* _Source document_:
================

Brussels: As millions of European citizens gear up for the festive season, the European Union's executive commission urged member countries to maintain strong anti-COVID-19 restrictions in place to avoid a post-holiday surge in COVID-19 cases and deaths.
However, they fell short of advising against travel.
The European Commission said in non-binding recommendations published on Wednesday that easing pandemic-containment measures this month would only jeopardise the hard work that has helped show the infections across the EU in recent weeks.
According to the European Centre for Disease Prevention and Control, lifting all anti-coronavirus restrictions on December 21 would result in "a subsequent increase in COVID-19 hospital admissions…as early as the first week of January 2021."
New confirmed cases have fallen steadily across Europe, where more than 300,000 people with COVID-19 have died. Until vaccines against the virus aren't rolled out, the EU commission is recommending prudence.

================

* _Provided data_:
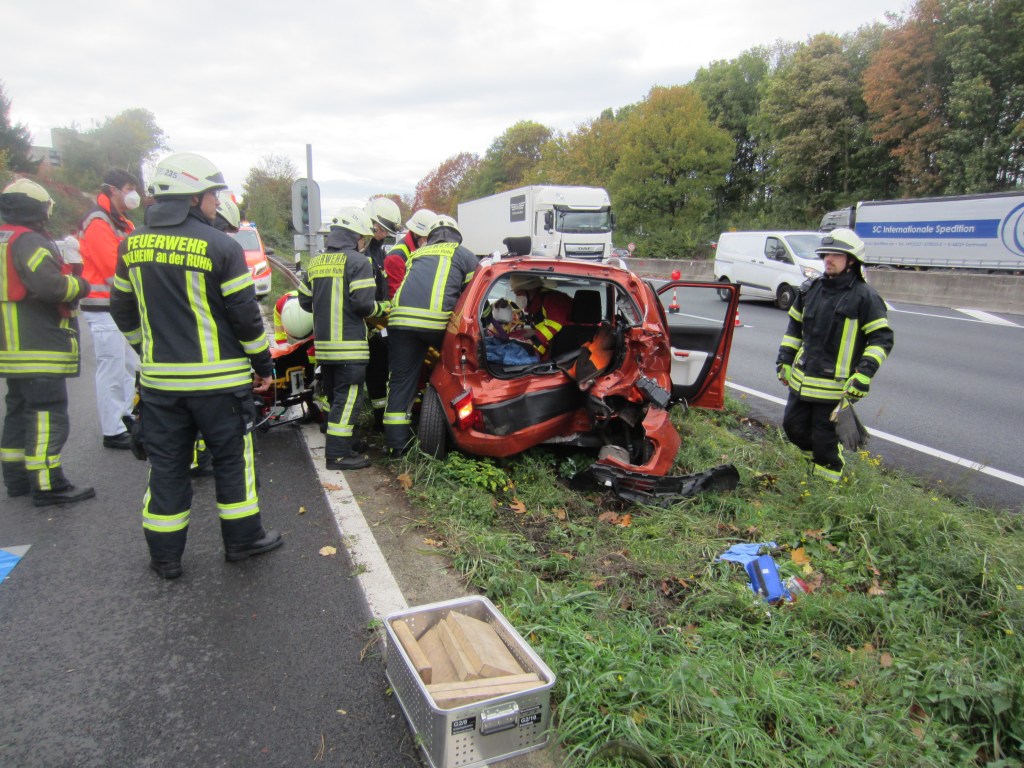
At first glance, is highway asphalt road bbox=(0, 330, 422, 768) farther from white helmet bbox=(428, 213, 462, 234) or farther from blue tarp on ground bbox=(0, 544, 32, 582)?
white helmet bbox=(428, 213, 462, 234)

================

* _What is expected_: According to the article on the EU's COVID-19 holiday recommendations, how many people with COVID-19 have died in Europe?

* _Answer for the task_: More than 300,000 people.